26 February 2019
When Ivan Dagg was told by doctors that his cancer of the bowel had spread to his liver his future looked uncertain. He was given only a six percent chance of surviving five years with chemotherapy treatment and a fifty percent chance at best if he had liver surgery.
Today, five years after he was first diagnosed, Ivan, 53, an inspection engineer from Hull, is celebrating the start of a new year with his family. It’s a year he thought he might not be here to see. After having four surgical procedures and chemo to remove recurring tumours on his liver, his latest procedure, which is being hailed as ‘a world-first’ at Spire Leeds Hospital has given Ivan a reason to feel hopeful.
“The last few years have been a roller coaster. I’m finally feeling positive about my future,” said Ivan who is married to Kathryn and has two grown-up daughters.
Symptoms first started in 2013 when Ivan began to experience extreme exhaustion and lost weight. “I’d hardly ever been ill. I knew something was wrong, my condition worsened, and I started to pass blood.”
Ivan spent the remainder of 2013 going back and forth to GPs before being diagnosed in November that year with stage four bowel cancer. He had surgery in Hull to remove the tumour. He then discovered it had spread to the liver.

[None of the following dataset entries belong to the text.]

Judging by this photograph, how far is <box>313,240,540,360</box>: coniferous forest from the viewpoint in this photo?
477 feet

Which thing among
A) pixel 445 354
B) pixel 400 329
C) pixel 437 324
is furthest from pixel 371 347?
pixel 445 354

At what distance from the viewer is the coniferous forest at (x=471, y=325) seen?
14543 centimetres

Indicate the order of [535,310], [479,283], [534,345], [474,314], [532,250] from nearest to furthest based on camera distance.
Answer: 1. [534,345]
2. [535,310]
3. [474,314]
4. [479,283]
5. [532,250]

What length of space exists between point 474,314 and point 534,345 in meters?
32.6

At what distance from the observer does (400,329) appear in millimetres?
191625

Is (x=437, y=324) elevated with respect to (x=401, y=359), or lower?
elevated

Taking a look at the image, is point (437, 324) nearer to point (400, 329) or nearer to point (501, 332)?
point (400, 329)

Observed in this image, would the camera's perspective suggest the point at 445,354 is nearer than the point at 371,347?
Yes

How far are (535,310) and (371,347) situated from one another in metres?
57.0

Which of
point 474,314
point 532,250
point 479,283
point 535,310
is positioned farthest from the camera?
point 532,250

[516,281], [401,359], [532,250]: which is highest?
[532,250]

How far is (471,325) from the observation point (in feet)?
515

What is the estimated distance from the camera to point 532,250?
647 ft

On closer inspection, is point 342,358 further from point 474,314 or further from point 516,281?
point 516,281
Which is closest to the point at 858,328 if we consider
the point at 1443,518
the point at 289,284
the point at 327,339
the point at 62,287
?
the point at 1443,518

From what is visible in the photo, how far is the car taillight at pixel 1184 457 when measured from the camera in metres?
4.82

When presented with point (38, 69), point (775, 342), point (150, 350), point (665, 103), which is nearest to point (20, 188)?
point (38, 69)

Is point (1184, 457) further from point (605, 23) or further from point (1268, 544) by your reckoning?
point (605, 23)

He was referred to Professor Peter Lodge, consultant hepatobiliary surgeon at Spire Leeds Hospital and one of the world’s most experienced liver surgeons who has a national and international reputation for taking on the most complex liver surgery cases. Ivan’s four tumours were too large for surgery and he was given chemo to shrink them. He underwent his first liver resection surgery under the care of Professor Lodge in August 2014, which was followed by more chemo. Cancer returned, and he had two more operations in the following years to remove more tumours.
Last year a routine scan at Spire Leeds Hospital showed a new secondary tumour located in a difficult position, made worse by the fact that previous operations had involved removing large portions of his liver along with the associated major blood vessels. This was to prove a challenge for his next surgery.
Ivan underwent his fourth liver resection in January 2018 which involved a ‘world-first’ in liver surgery.
Professor Lodge described the procedure, “This is a brand-new liver surgery operation, truly a world-first. During Ivan’s three previous operations I had to remove major blood vessels called hepatic veins. The new tumour was involving all of the remaining hepatic veins. These major veins drain blood out of the liver and are essential for survival. I did not think that the situation was operable initially, but I saw that Ivan had grown a new vein in the part of the liver that had regenerated following the previous liver resection operations.
“Things went well so we were able to remove the tumour successfully along with the major hepatic veins, leaving Ivan’s liver surviving on only the new vein. If he had not grown a new vein then I would not have been able to do the surgery. This is a new avenue for developing new liver operations. There is still a lot we don’t know about how the liver regenerates after liver surgery; Ivan’s case demonstrates how we must be more imaginative and strive to improve outcomes as much as we can.”
Professor Lodge added, “This was very high-risk and extremely complicated liver surgery and one of the most difficult that I have ever had to do. Spire Leeds Hospital is one of only a very few private hospitals in the UK to have the necessary facilities for this type of complex surgery. Part of my work at Spire is to offer patients a second opinion when they have been turned down for liver surgery elsewhere. Obviously, there are many patients who I sadly cannot help but we have had some remarkable successes over the years.
“Without surgery, Ivan would have been faced with having only a few months to live. I think that chemotherapy may have given him a few extra months but that’s all. It’s still early days but I’m very pleased with Ivan’s progress. We will be keeping a close eye on him but I’m hopeful that he will continue to do well.” he added.
Ivan said, “I woke up after surgery and Professor Lodge told me he had been able to remove the tumour. That was fantastic to hear! Now I’m back at work and looking forward to the future with my family. Nobody knows what’s going to happen in the future but I feel very lucky. There could have been a very different outcome!”
Ivan returned to Spire Leeds Hospital in December 2018 to have his portacath removed. His last scan in October showed he was clear of cancer. He will continue to return to Spire for scans every three months.